Copy out the material word for word, from the line containing "In the view" through the end of the material, including both of those lines.

— BEGIN Supplied material —

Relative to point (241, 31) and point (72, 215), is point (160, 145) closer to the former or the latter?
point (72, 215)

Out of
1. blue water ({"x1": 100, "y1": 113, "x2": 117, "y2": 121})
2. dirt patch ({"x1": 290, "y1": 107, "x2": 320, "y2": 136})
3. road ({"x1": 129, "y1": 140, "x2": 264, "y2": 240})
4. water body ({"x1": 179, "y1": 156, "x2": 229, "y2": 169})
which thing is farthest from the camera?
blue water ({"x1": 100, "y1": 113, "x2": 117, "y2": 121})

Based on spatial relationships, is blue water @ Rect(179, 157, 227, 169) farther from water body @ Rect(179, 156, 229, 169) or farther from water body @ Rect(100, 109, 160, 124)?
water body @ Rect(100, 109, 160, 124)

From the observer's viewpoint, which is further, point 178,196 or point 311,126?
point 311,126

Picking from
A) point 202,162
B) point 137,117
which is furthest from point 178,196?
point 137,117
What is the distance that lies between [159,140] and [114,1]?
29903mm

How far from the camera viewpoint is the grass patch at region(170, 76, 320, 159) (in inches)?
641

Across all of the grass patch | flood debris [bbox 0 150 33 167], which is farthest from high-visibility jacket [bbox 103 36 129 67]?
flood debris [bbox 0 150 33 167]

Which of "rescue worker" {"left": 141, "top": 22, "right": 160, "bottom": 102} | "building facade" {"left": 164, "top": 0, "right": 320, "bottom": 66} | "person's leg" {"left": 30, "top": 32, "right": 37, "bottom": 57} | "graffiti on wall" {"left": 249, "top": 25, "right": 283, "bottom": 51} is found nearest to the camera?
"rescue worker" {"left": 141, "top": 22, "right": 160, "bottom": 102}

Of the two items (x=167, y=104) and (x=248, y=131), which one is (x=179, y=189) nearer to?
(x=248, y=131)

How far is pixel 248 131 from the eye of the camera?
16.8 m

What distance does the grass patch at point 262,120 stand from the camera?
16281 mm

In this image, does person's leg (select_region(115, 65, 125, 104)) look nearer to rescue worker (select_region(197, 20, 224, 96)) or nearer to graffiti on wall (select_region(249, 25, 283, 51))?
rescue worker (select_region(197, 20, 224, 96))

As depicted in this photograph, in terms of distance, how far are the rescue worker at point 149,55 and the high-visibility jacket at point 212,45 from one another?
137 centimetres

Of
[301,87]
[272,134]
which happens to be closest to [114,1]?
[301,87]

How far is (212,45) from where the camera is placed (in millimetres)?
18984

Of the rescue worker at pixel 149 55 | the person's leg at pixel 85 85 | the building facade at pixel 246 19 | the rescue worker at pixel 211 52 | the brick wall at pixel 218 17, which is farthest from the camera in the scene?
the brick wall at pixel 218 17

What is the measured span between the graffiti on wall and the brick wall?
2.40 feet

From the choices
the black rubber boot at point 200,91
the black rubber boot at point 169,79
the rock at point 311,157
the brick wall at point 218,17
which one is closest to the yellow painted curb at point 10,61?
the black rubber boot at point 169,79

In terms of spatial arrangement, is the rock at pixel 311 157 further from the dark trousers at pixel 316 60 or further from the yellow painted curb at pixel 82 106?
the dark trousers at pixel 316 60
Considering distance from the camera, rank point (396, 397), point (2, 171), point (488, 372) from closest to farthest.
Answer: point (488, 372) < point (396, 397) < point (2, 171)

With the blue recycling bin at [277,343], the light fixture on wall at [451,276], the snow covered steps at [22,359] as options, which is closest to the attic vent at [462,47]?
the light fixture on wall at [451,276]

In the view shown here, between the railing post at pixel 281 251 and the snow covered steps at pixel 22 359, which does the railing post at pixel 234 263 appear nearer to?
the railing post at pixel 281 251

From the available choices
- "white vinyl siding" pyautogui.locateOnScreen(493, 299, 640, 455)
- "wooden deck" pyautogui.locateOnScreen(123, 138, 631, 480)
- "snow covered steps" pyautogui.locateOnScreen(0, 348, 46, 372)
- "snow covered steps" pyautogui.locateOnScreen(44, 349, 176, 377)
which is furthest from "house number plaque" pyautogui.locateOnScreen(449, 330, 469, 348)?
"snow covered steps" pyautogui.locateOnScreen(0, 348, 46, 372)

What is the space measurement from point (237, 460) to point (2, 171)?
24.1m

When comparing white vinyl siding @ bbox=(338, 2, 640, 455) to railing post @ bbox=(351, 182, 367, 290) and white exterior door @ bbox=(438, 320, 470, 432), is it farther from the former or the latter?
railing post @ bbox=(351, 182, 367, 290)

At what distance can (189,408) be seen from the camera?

— END Supplied material —

● Correct result:
In the view shown here, between the railing post at pixel 281 251 and the snow covered steps at pixel 22 359, which does the railing post at pixel 234 263 appear nearer to?
the railing post at pixel 281 251

From the available choices
- "white vinyl siding" pyautogui.locateOnScreen(493, 299, 640, 455)
- "wooden deck" pyautogui.locateOnScreen(123, 138, 631, 480)
- "snow covered steps" pyautogui.locateOnScreen(0, 348, 46, 372)
- "snow covered steps" pyautogui.locateOnScreen(44, 349, 176, 377)
which is furthest from "house number plaque" pyautogui.locateOnScreen(449, 330, 469, 348)?
"snow covered steps" pyautogui.locateOnScreen(0, 348, 46, 372)

What is the space measurement from point (237, 460) to point (2, 171)?
24.1m

When comparing white vinyl siding @ bbox=(338, 2, 640, 455) to railing post @ bbox=(351, 182, 367, 290) and white exterior door @ bbox=(438, 320, 470, 432), is it farther from the former or the latter?
railing post @ bbox=(351, 182, 367, 290)

At what distance can (189,408) be seen from the camera?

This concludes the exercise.